All too soon it was time for me to go. As I was picking up my purse and keys, they pulled me indoors to see their wedding photo where it sits on the right side of the mantel. On the left side sits a similar photo, their 70th anniversary photo. Mrs. C. began telling me (again) about the first time they met—at the water fountain at work—and how he walked her all the way home afterward. But this time there was something new.
“And as we walked, he sang to me.”
Really? I had trouble believing it. “He sang to you? While you were walking?” Oh my goodness, how romantic is that?
“Yes, you know the song.” She began singing, quietly at first, a song I’d never heard. With a glance over at him, where he sat watching her with stars in his eyes, her confidence grew and her voice became more sure. A few lines later she paused, and he jumped into the song, eyes on hers, voice singing his love for her with all the strength he could muster. She dropped out and he finished the song with her hand on his cheek and smiles on both of their faces.

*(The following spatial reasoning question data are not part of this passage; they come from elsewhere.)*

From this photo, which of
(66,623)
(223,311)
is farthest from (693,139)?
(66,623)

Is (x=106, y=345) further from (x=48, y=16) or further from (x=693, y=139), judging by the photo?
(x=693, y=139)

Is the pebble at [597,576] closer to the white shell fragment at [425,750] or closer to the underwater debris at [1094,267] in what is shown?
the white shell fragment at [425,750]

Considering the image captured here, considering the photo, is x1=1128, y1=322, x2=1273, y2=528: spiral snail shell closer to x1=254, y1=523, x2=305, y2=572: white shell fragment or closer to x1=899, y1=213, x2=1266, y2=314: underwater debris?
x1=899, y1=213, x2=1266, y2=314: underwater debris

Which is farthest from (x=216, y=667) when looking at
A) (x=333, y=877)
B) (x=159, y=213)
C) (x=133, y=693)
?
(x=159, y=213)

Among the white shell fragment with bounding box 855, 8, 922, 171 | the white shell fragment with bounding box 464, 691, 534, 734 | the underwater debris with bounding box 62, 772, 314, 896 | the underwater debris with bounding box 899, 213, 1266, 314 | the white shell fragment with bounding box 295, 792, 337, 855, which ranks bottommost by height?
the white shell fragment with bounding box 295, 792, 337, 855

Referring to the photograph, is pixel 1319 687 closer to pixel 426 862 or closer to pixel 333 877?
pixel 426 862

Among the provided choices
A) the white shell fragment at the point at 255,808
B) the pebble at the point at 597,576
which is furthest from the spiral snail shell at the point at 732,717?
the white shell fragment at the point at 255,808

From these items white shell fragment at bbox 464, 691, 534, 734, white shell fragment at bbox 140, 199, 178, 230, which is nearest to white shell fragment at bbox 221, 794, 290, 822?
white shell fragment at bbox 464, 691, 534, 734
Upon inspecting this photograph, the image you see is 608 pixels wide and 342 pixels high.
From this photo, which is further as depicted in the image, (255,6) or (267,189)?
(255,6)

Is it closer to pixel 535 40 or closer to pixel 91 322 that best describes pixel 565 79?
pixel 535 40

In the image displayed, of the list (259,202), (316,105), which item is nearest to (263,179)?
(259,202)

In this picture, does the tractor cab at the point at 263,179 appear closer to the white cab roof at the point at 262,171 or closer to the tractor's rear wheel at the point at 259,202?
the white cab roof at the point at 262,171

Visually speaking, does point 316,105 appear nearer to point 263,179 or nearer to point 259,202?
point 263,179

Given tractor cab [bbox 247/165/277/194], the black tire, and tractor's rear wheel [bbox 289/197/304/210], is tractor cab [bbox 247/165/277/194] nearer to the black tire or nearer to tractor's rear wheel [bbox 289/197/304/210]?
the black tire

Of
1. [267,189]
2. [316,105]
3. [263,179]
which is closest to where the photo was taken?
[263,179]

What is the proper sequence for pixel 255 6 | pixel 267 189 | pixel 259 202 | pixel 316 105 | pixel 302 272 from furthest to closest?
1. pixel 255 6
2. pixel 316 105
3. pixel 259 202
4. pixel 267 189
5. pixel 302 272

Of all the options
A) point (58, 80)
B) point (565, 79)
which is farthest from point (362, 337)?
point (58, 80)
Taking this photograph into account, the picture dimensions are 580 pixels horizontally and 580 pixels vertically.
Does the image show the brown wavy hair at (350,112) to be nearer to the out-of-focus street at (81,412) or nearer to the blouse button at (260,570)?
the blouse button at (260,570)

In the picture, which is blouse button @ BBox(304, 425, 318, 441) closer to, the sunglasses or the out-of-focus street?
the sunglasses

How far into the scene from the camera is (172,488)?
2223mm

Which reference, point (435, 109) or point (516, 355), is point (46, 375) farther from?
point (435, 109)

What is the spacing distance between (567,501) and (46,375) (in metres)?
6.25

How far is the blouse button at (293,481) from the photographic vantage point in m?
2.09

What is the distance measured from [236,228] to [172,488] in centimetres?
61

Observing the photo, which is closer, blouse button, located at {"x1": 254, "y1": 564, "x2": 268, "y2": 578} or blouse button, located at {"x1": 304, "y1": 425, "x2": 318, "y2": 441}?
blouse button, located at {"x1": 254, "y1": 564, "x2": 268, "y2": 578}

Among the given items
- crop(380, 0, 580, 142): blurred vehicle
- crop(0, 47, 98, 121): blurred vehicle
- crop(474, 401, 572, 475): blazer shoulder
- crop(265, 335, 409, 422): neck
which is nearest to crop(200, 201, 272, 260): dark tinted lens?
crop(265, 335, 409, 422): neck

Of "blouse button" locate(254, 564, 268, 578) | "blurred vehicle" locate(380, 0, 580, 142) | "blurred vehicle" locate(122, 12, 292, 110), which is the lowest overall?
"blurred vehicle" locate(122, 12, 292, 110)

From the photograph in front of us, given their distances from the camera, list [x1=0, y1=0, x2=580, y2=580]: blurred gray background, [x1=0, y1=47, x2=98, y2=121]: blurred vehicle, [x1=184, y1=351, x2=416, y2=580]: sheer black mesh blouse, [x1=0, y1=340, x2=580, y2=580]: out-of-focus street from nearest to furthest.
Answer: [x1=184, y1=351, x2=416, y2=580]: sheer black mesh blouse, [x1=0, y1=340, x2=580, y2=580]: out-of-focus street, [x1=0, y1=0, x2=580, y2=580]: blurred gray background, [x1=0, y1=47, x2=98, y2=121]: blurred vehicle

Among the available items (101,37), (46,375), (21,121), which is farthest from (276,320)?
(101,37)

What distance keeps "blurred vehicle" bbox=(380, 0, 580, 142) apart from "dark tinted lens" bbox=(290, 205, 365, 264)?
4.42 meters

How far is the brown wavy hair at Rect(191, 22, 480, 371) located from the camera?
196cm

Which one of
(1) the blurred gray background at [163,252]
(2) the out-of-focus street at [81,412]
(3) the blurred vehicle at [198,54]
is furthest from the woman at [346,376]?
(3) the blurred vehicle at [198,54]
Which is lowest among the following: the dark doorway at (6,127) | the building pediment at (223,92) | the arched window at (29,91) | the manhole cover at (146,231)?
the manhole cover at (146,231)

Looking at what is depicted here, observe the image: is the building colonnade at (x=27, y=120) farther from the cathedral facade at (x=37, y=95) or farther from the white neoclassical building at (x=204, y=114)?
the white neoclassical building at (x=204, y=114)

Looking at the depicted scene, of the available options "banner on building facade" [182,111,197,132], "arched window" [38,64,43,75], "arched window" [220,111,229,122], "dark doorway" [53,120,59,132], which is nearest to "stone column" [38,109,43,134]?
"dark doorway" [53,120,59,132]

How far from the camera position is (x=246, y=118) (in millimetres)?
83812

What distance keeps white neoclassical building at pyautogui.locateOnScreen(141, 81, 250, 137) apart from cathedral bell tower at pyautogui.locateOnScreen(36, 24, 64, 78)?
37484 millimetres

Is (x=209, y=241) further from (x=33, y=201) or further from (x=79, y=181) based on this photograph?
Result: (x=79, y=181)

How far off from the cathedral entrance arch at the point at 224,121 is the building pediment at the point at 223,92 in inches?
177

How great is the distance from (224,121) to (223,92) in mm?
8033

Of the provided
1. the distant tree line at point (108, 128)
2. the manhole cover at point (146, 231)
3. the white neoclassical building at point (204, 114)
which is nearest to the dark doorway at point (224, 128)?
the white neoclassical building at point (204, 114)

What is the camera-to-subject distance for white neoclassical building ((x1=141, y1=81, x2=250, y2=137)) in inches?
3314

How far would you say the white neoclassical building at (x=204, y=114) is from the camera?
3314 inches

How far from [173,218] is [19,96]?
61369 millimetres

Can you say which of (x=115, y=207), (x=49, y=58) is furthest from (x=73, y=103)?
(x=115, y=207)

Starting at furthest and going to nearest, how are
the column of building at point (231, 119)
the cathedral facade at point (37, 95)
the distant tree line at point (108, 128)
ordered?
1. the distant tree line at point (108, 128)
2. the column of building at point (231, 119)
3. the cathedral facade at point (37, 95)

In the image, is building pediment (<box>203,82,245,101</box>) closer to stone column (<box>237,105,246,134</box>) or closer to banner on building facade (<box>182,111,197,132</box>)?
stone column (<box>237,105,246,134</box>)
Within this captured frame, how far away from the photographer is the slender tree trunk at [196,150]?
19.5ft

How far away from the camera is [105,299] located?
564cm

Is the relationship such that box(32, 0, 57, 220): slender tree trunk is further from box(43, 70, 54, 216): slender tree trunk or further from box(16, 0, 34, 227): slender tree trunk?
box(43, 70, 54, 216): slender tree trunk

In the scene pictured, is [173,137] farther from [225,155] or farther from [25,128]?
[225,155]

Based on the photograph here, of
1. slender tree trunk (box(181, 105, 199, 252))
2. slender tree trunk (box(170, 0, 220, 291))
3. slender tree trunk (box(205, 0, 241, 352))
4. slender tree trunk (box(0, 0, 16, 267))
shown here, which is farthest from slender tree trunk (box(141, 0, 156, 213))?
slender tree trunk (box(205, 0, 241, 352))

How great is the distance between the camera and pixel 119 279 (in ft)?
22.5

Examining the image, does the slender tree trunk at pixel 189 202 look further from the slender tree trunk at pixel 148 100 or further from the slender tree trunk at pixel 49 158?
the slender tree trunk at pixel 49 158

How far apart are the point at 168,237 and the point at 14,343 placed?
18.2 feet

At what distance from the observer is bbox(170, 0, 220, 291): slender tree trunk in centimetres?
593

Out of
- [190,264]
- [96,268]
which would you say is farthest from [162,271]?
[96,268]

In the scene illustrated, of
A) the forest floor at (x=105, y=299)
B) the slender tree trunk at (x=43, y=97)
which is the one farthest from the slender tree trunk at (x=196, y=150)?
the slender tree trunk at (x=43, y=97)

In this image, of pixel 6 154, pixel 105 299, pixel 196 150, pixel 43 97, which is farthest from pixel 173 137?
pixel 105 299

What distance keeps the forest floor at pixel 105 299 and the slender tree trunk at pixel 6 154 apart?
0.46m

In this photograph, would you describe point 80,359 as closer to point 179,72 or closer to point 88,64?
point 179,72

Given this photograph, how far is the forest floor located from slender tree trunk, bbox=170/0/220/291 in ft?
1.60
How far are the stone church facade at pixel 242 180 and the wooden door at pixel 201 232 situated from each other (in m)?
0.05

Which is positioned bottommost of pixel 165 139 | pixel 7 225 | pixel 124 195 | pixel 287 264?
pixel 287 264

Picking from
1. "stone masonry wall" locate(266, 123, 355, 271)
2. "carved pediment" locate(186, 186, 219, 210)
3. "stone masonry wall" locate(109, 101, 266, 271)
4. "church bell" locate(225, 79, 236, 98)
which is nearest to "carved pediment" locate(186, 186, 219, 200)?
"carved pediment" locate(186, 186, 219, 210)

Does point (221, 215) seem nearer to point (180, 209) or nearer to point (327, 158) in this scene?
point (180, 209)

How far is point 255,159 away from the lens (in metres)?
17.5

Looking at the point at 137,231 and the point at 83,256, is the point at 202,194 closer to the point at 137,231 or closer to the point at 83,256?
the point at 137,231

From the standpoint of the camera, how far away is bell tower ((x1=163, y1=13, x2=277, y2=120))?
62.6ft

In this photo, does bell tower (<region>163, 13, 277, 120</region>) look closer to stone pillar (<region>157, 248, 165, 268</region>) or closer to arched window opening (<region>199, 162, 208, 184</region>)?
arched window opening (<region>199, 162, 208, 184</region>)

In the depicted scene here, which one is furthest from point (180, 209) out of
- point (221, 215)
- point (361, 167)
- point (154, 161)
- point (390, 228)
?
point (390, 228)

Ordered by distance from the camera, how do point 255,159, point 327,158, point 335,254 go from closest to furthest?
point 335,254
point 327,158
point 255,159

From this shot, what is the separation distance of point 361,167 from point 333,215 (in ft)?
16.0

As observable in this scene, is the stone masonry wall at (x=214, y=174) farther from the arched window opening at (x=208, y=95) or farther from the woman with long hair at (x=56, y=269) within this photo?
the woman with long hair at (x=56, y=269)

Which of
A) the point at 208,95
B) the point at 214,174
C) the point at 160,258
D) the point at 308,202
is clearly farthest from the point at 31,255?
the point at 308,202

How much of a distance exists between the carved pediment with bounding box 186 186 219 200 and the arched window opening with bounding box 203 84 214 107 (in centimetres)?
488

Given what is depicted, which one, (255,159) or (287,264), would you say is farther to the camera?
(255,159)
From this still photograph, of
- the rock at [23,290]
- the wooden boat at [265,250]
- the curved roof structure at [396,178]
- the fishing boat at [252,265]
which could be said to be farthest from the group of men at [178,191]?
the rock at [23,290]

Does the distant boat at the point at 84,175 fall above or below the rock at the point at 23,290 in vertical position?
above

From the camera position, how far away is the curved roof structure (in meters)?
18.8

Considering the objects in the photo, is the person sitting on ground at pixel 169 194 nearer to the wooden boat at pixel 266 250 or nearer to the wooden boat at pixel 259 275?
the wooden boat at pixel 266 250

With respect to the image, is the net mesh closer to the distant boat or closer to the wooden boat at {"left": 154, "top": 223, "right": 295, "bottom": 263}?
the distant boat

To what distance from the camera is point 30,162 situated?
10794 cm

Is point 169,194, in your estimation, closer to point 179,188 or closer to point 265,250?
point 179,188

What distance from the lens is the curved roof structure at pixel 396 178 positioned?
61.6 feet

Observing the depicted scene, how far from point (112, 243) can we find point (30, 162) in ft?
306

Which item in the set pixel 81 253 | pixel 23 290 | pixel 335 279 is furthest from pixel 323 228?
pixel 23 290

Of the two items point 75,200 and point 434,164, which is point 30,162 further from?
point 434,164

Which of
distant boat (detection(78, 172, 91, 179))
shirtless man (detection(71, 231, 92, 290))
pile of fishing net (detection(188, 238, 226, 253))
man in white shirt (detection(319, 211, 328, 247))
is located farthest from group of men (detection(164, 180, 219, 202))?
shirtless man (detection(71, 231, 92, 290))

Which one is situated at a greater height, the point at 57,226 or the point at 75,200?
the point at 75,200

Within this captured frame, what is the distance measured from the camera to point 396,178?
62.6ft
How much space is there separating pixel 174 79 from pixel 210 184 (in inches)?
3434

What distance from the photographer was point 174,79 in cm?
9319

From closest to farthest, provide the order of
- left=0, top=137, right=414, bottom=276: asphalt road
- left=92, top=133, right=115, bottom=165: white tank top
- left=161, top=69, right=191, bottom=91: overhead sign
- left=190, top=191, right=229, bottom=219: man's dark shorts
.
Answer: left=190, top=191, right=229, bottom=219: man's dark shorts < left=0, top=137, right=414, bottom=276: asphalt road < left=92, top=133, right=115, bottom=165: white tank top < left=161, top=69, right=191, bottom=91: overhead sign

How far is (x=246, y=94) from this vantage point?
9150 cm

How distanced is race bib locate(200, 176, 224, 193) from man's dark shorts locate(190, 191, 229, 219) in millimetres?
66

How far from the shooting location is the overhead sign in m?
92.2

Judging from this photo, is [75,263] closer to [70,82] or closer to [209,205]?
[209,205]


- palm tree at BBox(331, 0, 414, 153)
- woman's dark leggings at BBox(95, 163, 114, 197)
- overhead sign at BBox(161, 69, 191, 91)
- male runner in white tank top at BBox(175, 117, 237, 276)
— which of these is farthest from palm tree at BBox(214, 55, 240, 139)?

“I have the best husband in the world,” she whispered.
It’s amazing to watch a couple who has been married for seven decades and is still madly in love with each other.
I wiped my eyes, gave them hugs goodbye, and left with a smile in my heart.
Some people look at this elderly couple—she at 91 years old and he at 89—and think what a waste of time it is to have to work to hear their quavering voices, to have to speak loudly and distinctly to make them hear. They view these people as a drain on our society, with her constant need of vision care as she slowly goes blind and with his need for continual oxygen and medication.
But it wasn’t a waste of time to me. It was an incredible blessing to be able to sit down with these gems, to be able to absorb their world and the memories they chose to share with me.
My life has been enriched in a way I will never forget.